Patients with Parkinson's disease are rarely hospitalized for their condition, but many are admitted to Cedars-Sinai for unrelated health concerns. In the hospital, Parkinson's patients are at higher risk for complications because of their complex needs. Deviations from their individualized, time-sensitive medication regimens can result in longer, unnecessary stays.

Cedars-Sinai is taking extra care to make sure patients with Parkinson's fare well and go home as soon as possible—starting with a new alert system that notifies care teams about each patient's prescriptions and unique medication schedules.

Dr. Michele Tagliati, the Caron and Steven D. Broidy Chair in Movement Disorders and director of the Cedars-Sinai Movement Disorders Program, says the collaborative effort further strengthens Cedars-Sinai's commitment to patient care.

Headshot of Michele Tagliati, MD

Michele Tagliati, MD

"Our philosophy is to make zero mistakes," Dr. Tagliati says. "We want to make sure no one is suffering unnecessarily and nobody falls through the cracks."

Every year, about 1,200 patients with Parkinson's are admitted to Cedars-Sinai for illness or scheduled procedures. Many of these patients rely on personalized, carefully honed drug regimens to regulate dopamine and control their Parkinson's symptoms.


"Our philosophy is to make zero mistakes. We want to make sure no one is suffering unnecessarily and nobody falls through the cracks."

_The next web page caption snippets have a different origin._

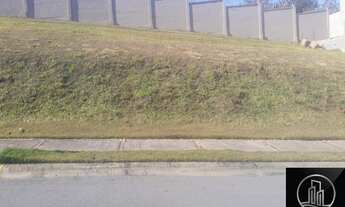 Imagem: TERRENO 309m² - CYRELA LANDSCAPE ESPLANADA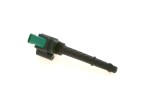 BOSCH Süütepool 0 221 504 707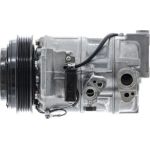 Kompressor, Klimaanlage ACP 1537 000P Kompressor, Klimaanlage ACP 1537 000P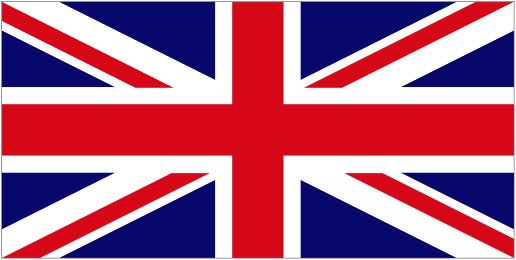 jack_od's tweet photo. #GBR #EurovisionSongContest #EurovisionMovies #jakeandjoe https://t.co/UQbmKudhsH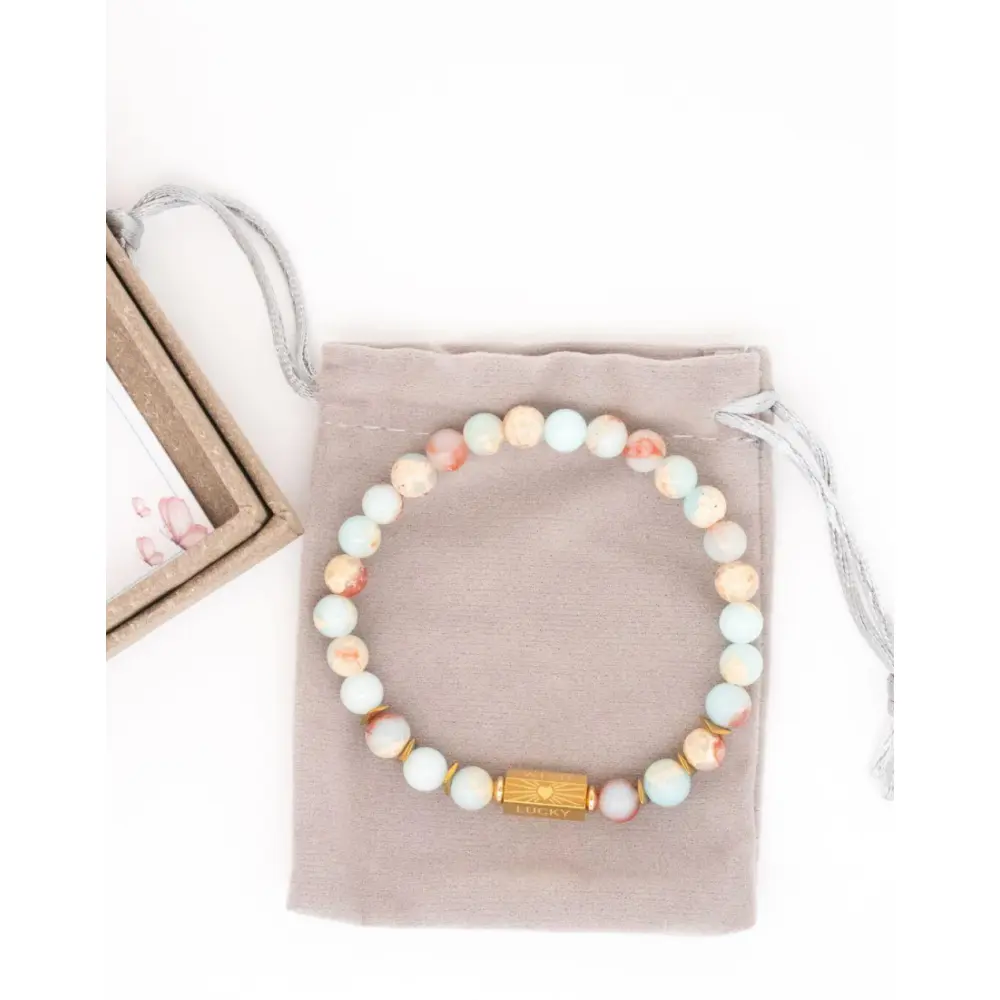 bracelet-shoushan-caixa-pochon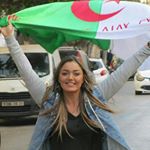 Profile Picture of ZAZA (@rita_tota06) on Instagram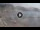 Webcam in Paleochora (Kreta), 0.9 km entfernt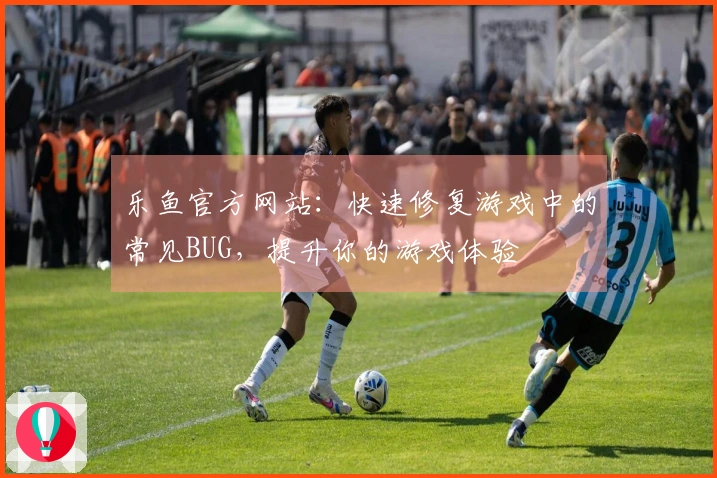 乐鱼官方网站：快速修复游戏中的常见BUG，提升你的游戏体验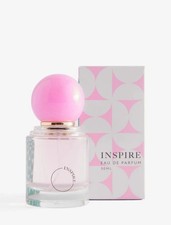 NEXT Inspire Edp Fragrance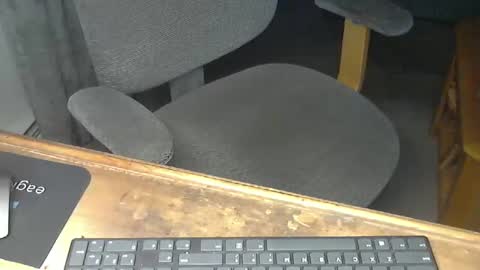 gajr59 online show from October 22, 7:41 am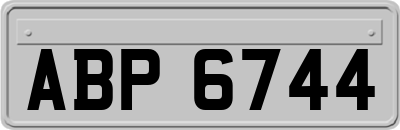 ABP6744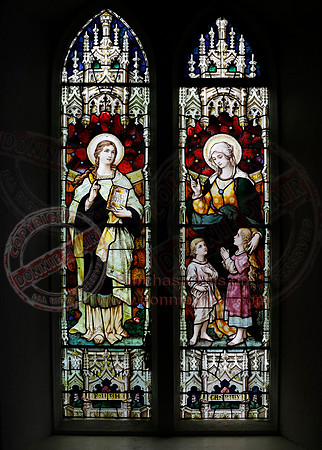 Tamlaght Church Of Ireland Higher-Res-29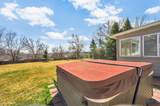 321 Liberty - Photo 21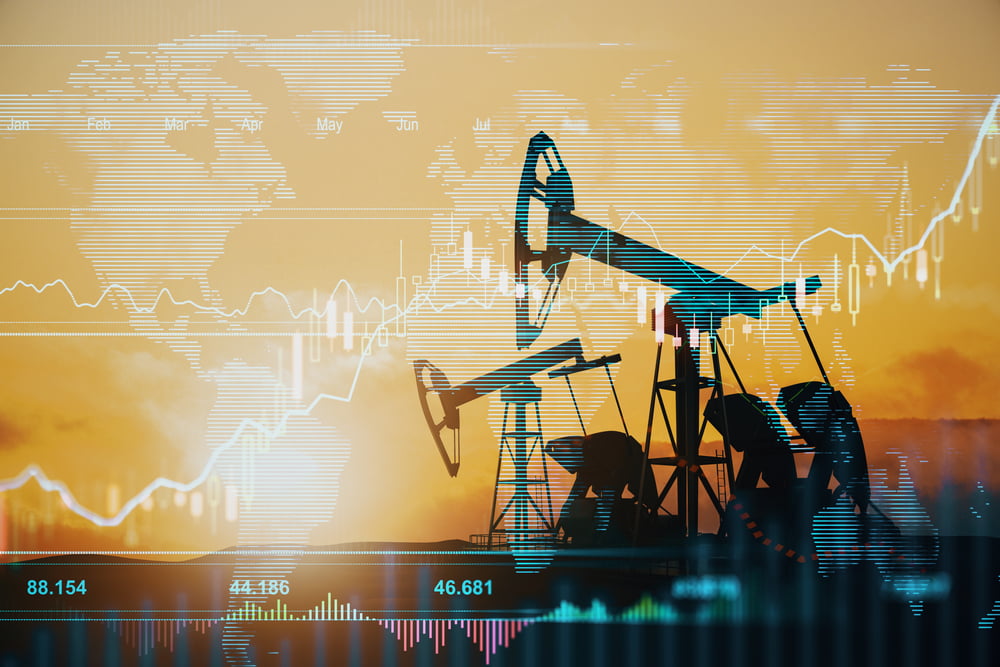 Top 2 Energy Stocks That May Fall Off A Cliff This Month - NGL Energy Partners (NYSE:NGL), Navigator Hold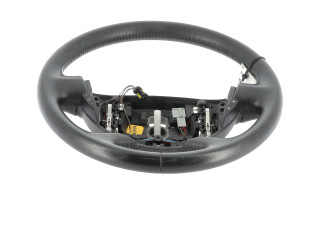 Volant Renault Laguna II 2007 8200004211, M0-1170F  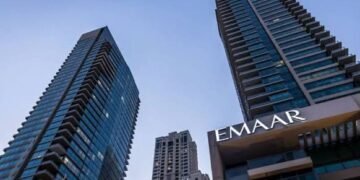 إعمار مصر تواصل تطوير مشروعاتها الفاخرة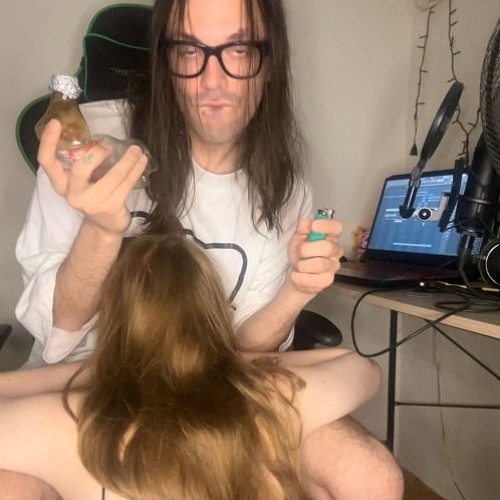 dj trippie flameboy - 6344.mov (speed up)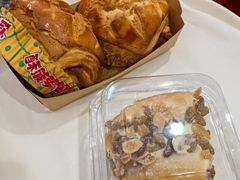 -味多美蛋糕(大红门店)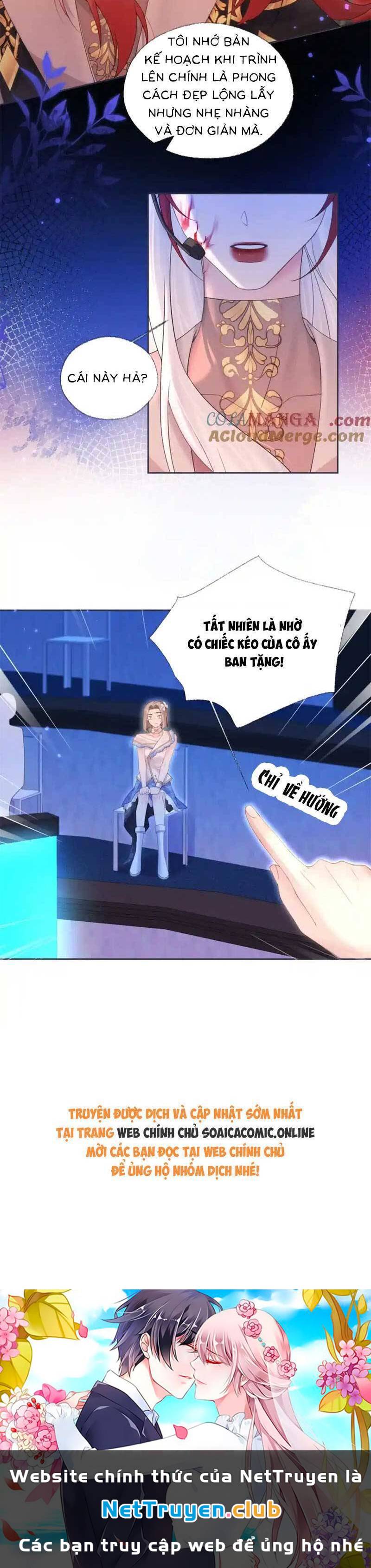 page_18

The timing of these drugs is crucial: If a dose is missed, in as little as a few minutes, Dr. Tagliati says, a patient can develop tremors or become delirious, stiff, clumsy or slow, making them prone to dangerous falls.

The new medication management system, paired with a hospital-wide education and training program, notifies care teams each time a patient with Parkinson's is admitted. Pharmacy residents contact the patient's family or care facility to find out precisely when the patient should receive their medication, and the residents then share this crucial information with the patient's nurses, physicians and caregivers.

"Especially when patients are admitted for an emergency like appendicitis, their care team may not even know they have Parkinson's," Dr. Tagliati says. "Staff whose expertise is in surgery may not have an appreciation for the need to give medication at exact intervals."



The system also informs care teams whether each patient has a neurologist and whether their specialist knows they are hospitalized. If not, a physician from the Neurology team will monitor the patient's care and offer immediate support.

Dr. Tagliati says the new effort is unique on the West Coast and hopes eventually to publish outcomes data to help guide other institutions in improving care.

"Cedars-Sinai is really showing we have the ability to put bring our different expertise together for the benefit of our patients," he says. "We're leading by example and hoping other centers may be able to eventually learn from our experience."